- **WHAT YOU HAVE TO DO**: Copy out all of the material exactly.

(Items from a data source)
— START —

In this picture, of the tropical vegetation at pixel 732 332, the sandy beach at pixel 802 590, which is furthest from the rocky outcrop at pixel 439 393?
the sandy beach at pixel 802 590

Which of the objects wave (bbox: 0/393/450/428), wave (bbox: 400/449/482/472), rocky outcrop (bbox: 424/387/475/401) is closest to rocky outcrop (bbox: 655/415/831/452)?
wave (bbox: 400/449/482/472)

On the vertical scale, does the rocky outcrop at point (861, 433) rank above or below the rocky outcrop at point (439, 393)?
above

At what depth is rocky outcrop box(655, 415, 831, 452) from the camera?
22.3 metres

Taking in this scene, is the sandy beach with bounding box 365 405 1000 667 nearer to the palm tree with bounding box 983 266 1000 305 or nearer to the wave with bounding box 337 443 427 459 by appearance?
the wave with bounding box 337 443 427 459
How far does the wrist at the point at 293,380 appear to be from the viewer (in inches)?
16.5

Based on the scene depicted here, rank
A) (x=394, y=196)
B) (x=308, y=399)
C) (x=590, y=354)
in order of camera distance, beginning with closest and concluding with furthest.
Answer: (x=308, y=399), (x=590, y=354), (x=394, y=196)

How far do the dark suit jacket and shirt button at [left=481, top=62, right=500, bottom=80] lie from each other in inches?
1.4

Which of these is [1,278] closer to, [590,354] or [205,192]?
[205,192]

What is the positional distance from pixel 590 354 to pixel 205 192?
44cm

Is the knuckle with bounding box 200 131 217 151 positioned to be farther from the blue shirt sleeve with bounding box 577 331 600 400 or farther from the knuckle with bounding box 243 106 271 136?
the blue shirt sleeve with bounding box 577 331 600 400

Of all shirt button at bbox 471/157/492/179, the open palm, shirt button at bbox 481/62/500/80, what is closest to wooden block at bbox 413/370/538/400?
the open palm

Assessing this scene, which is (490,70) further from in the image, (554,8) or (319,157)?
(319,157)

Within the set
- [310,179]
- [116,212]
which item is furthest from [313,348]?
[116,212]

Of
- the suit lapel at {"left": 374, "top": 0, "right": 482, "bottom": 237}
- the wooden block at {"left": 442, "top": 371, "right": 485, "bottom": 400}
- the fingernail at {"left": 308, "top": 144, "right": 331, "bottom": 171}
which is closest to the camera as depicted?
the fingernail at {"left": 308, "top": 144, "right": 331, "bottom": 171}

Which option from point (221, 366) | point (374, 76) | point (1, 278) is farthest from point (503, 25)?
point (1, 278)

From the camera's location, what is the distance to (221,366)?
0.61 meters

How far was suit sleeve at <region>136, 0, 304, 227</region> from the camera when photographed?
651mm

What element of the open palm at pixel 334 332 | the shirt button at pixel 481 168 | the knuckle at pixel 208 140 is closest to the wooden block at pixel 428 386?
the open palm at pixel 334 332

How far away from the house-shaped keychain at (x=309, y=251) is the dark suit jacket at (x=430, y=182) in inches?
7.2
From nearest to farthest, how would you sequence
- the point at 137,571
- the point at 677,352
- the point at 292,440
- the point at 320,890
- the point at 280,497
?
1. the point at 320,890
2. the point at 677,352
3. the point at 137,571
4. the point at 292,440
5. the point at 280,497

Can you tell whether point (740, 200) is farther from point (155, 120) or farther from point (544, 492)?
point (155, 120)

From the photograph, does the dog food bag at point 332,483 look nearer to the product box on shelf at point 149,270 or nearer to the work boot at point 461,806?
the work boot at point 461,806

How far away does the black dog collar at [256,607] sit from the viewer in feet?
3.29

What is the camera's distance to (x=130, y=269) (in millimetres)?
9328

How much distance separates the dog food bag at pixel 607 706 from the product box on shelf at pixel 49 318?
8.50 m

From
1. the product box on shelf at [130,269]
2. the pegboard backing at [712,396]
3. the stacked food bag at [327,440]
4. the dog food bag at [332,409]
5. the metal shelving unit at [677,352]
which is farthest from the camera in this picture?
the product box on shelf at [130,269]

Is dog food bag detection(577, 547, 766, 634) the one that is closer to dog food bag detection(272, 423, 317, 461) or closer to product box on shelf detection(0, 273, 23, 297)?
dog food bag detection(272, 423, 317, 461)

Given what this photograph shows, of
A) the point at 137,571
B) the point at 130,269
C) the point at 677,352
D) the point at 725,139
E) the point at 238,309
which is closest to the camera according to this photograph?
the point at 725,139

— END —

- **SOLUTION BELOW**:
In this picture, of the tropical vegetation at pixel 732 332, the sandy beach at pixel 802 590, which is furthest from the rocky outcrop at pixel 439 393?
the sandy beach at pixel 802 590

Which of the objects wave (bbox: 0/393/450/428), wave (bbox: 400/449/482/472), rocky outcrop (bbox: 424/387/475/401) is closest to rocky outcrop (bbox: 655/415/831/452)?
wave (bbox: 400/449/482/472)

On the vertical scale, does the rocky outcrop at point (861, 433) rank above or below the rocky outcrop at point (439, 393)?
above

At what depth is rocky outcrop box(655, 415, 831, 452) from the camera?
22.3 metres

Taking in this scene, is the sandy beach with bounding box 365 405 1000 667 nearer to the palm tree with bounding box 983 266 1000 305 or nearer to the wave with bounding box 337 443 427 459 by appearance?
the wave with bounding box 337 443 427 459
How far does the wrist at the point at 293,380 appear to be from the viewer (in inches)?
16.5

Based on the scene depicted here, rank
A) (x=394, y=196)
B) (x=308, y=399)
C) (x=590, y=354)
in order of camera distance, beginning with closest and concluding with furthest.
Answer: (x=308, y=399), (x=590, y=354), (x=394, y=196)

How far do the dark suit jacket and shirt button at [left=481, top=62, right=500, bottom=80] lie from each other in inches?
1.4

Which of these is [1,278] closer to, [590,354] or [205,192]?
[205,192]

What is the positional distance from pixel 590 354 to pixel 205 192?
44cm

Is the knuckle with bounding box 200 131 217 151 positioned to be farther from the blue shirt sleeve with bounding box 577 331 600 400 or farther from the knuckle with bounding box 243 106 271 136?
the blue shirt sleeve with bounding box 577 331 600 400

Of all shirt button at bbox 471/157/492/179, the open palm, shirt button at bbox 481/62/500/80, what is closest to wooden block at bbox 413/370/538/400?
the open palm

Assessing this scene, which is (490,70) further from in the image, (554,8) or (319,157)?
(319,157)

Within the set
- [310,179]
- [116,212]
which item is furthest from [313,348]?
[116,212]

Of
- the suit lapel at {"left": 374, "top": 0, "right": 482, "bottom": 237}
- the wooden block at {"left": 442, "top": 371, "right": 485, "bottom": 400}
- the fingernail at {"left": 308, "top": 144, "right": 331, "bottom": 171}
which is closest to the camera as depicted?
the fingernail at {"left": 308, "top": 144, "right": 331, "bottom": 171}

Which option from point (221, 366) | point (374, 76) | point (1, 278) is farthest from point (503, 25)?
point (1, 278)

From the camera's location, what is the distance to (221,366)?
0.61 meters

How far was suit sleeve at <region>136, 0, 304, 227</region> from the camera when photographed?
651mm

What element of the open palm at pixel 334 332 | the shirt button at pixel 481 168 | the knuckle at pixel 208 140 is closest to the wooden block at pixel 428 386?
the open palm at pixel 334 332

How far away from the house-shaped keychain at (x=309, y=251) is the dark suit jacket at (x=430, y=182) in inches?
7.2
From nearest to farthest, how would you sequence
- the point at 137,571
- the point at 677,352
- the point at 292,440
- the point at 320,890
- the point at 280,497
?
1. the point at 320,890
2. the point at 677,352
3. the point at 137,571
4. the point at 292,440
5. the point at 280,497

Can you tell whether point (740, 200) is farther from point (155, 120) or farther from point (544, 492)?
point (155, 120)

From the photograph, does the dog food bag at point 332,483 look nearer to the product box on shelf at point 149,270 or nearer to the work boot at point 461,806?
the work boot at point 461,806

How far away does the black dog collar at [256,607] sit from the viewer in feet?
3.29

What is the camera's distance to (x=130, y=269) (in millimetres)?
9328

How much distance separates the dog food bag at pixel 607 706 from the product box on shelf at pixel 49 318?
8.50 m

From
1. the product box on shelf at [130,269]
2. the pegboard backing at [712,396]
3. the stacked food bag at [327,440]
4. the dog food bag at [332,409]
5. the metal shelving unit at [677,352]
which is farthest from the camera in this picture?
the product box on shelf at [130,269]

Is dog food bag detection(577, 547, 766, 634) the one that is closer to dog food bag detection(272, 423, 317, 461) or closer to product box on shelf detection(0, 273, 23, 297)?
dog food bag detection(272, 423, 317, 461)

Given what this photograph shows, of
A) the point at 137,571
B) the point at 130,269
C) the point at 677,352
D) the point at 725,139
E) the point at 238,309
which is closest to the camera according to this photograph?
the point at 725,139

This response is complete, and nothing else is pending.